Heavy and Healthy?

Packing on a few pounds does not have to translate into poor health. Here's how to find out if your weight is healthy and how to keep fit if you're naturally larger.

Adapted from Strengthen Your Immune System

Create a mental picture of someone who’s fit. What do you see? Rock-hard biceps? A flat stomach? A lean, mean muscle machine? How about someone a bit chunky? Or someone whose weight is off the chart? Even with extra kilograms you can be fit!

Activity is The Key!

How is it possible to be fat and fit? Some fitness-fatness gurus like University of Virginia exercise physiologist Glenn Gaesser, Ph.D., are convinced that many overweight people’s health problems lie in a couch-potato lifestyle. The real problem isn’t being overweight; it’s being inactive. The chronic illnesses associated with excess weight—diabetes and high blood pressure in particular—ease in a matter of weeks when hefty people start an exercise program and eat more fruits and vegetables.

The most persuasive support for this controversial theory so far comes from a study of about 25,000 men and 7,000 women done at the Cooper Institute for Aerobic Research in Dallas. The study, known as the Aerobics Center Longitudinal Study, found that people who were unfit and thin had a significantly higher death rate from all causes than people who were fit (defined as being able to walk on a treadmill longer than 60 per cent of the population) and fat.

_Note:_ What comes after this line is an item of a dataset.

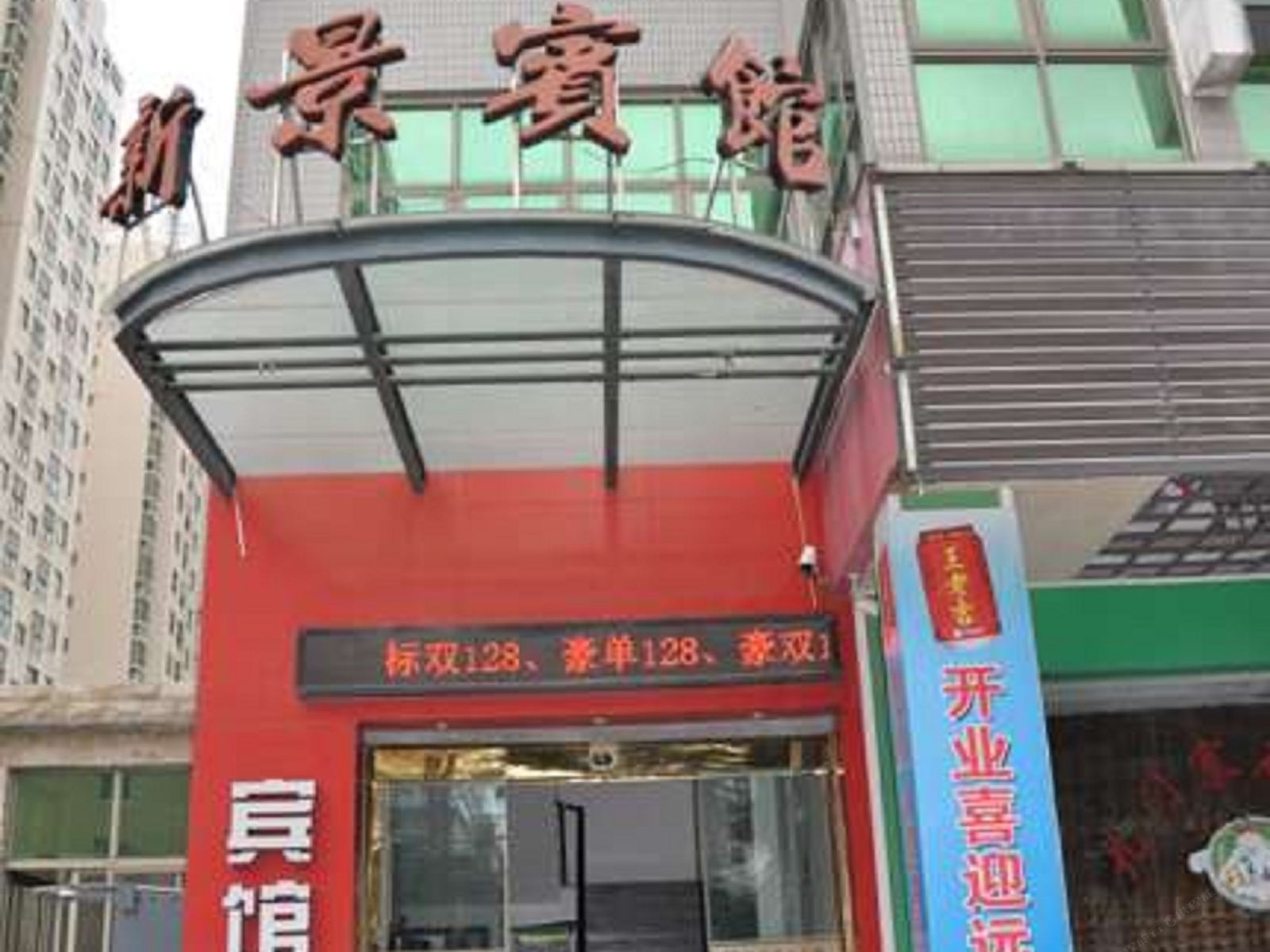 泉州惠安新美宾馆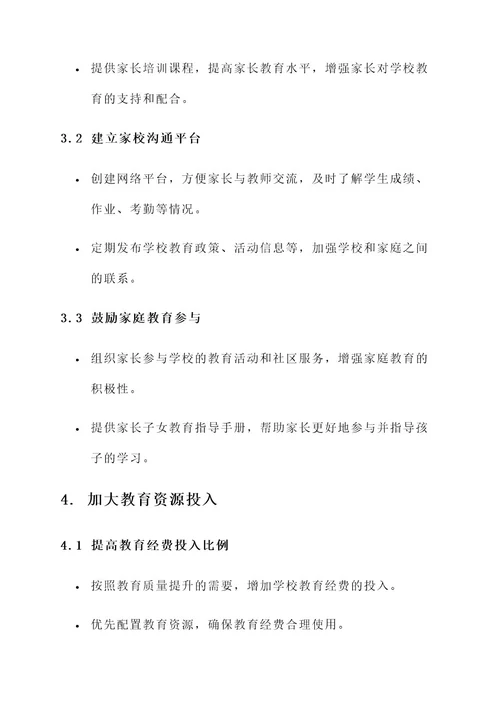 中小学校教育质量提升方案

The most striking finding from the Aerobics Center Longitudinal Study was that being fit reduced mortality rates even in people with other risk factors for heart disease, including high blood pressure. Remarkably, even significantly overweight smokers and former smokers who were physically fit had lower death rates than thin but unfit people.

The Big Picture

On the other hand,  there are hundreds more studies to support the traditional view that obesity by itself increases your chance of developing a host of health problems. The bottom line: If you’re genuinely obese, you’re best off losing weight if you want to achieve optimal health. Still, if you are fit and fat, there’s a strong likelihood that you’re healthier, overall, than someone who is normal weight but never gets any exercise.

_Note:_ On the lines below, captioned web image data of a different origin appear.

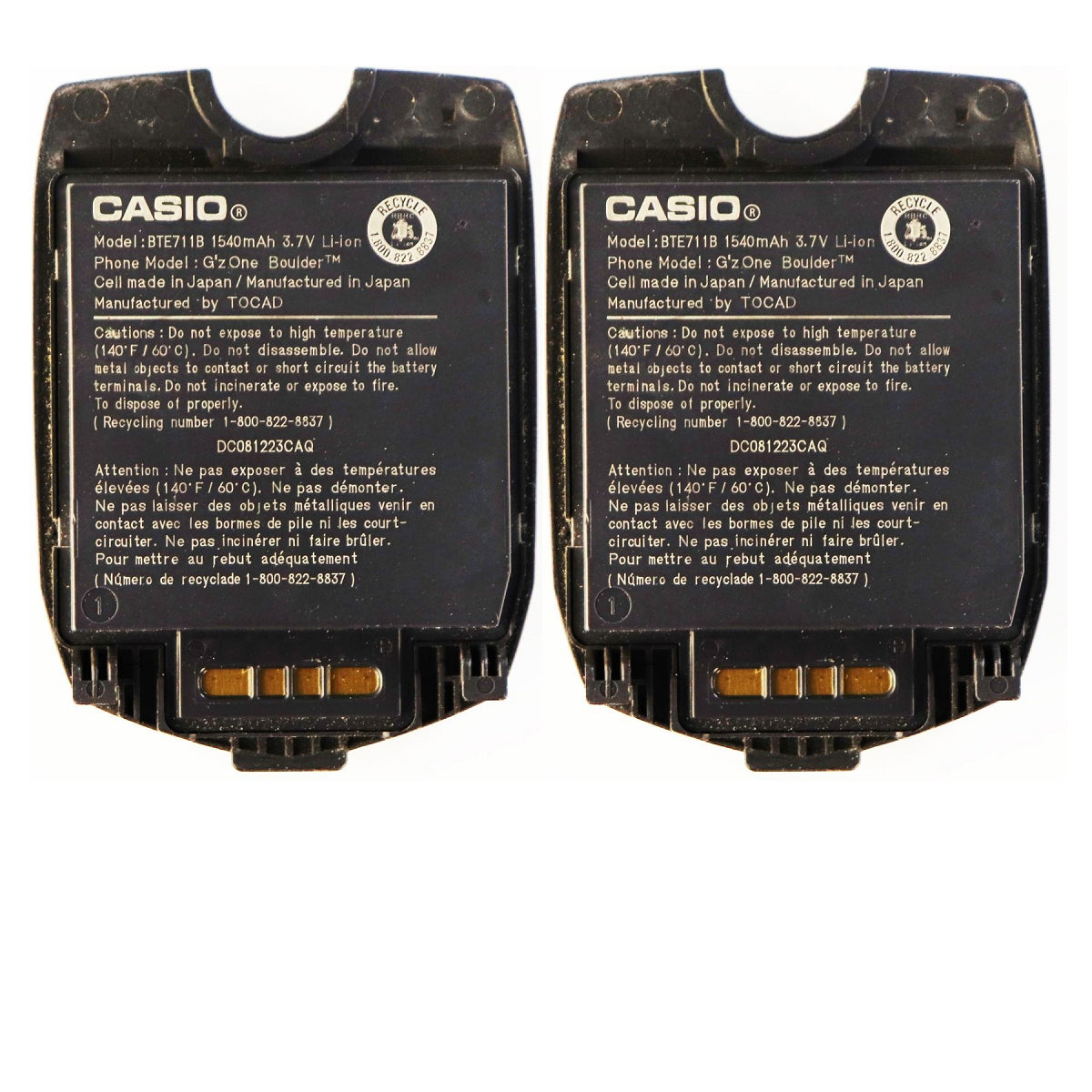 KIT 2x Casio 1540mAh Battery (BTE711B) 3.7V for GzOne Boulder - Black Cell Phone - Batteries Casio    - Simple Cell Bulk Wholesale Pricing - USA Seller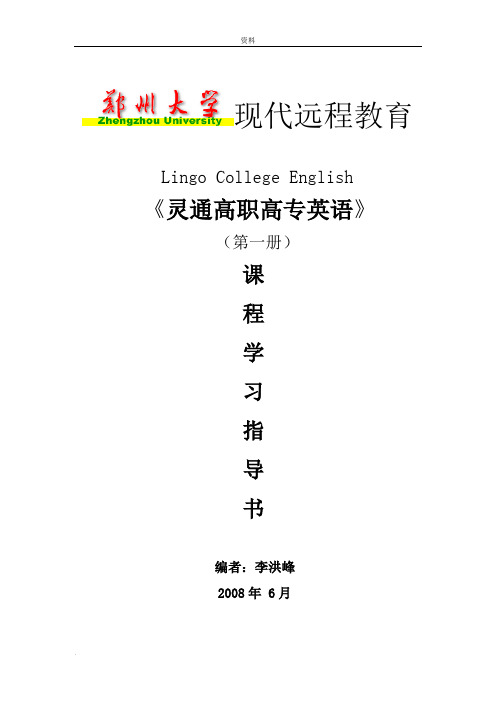 远程教育英语试题含答案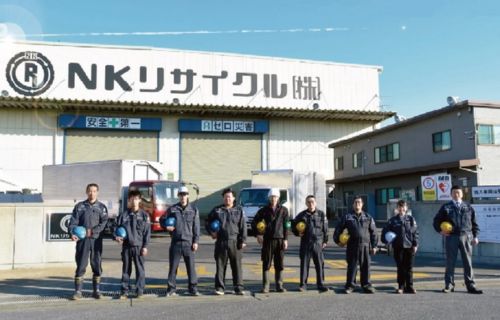 海陸エコプロダクツ株式会社の関連会社NKリサイクル株式会社の写真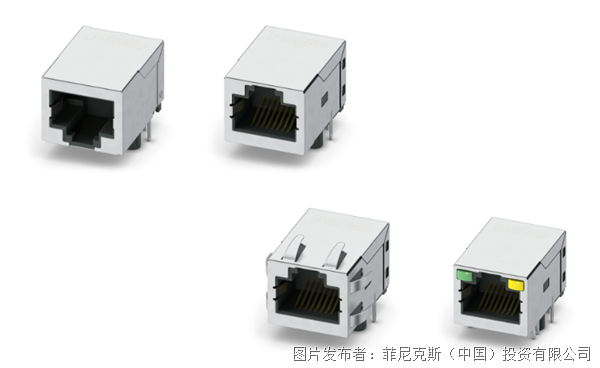 新品速递RJ45集成网络隔离变压器插座完美解决工业以太网通病(图1)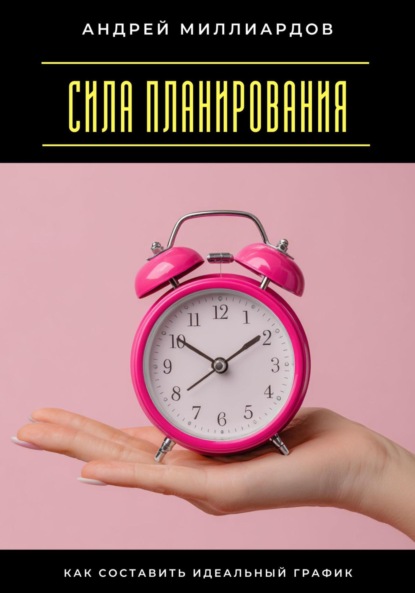 Скачать книгу Сила планирования. Как составить идеальный график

Whether you carry extra kilograms or not, exercise will increase your muscle mass and provide many other health benefits, including pumping up the rate at which you burn calories. In fact, beginning exercisers may burn calories five to seven times faster during exercise than they do while resting. Furthermore, once you stop exercising, your metabolism does not immediately slow down. It will continue to burn calories at a slightly higher-than-normal rate for hours, possibly because your body works harder after exercise to repair tissue damage and rebuild your energy stores.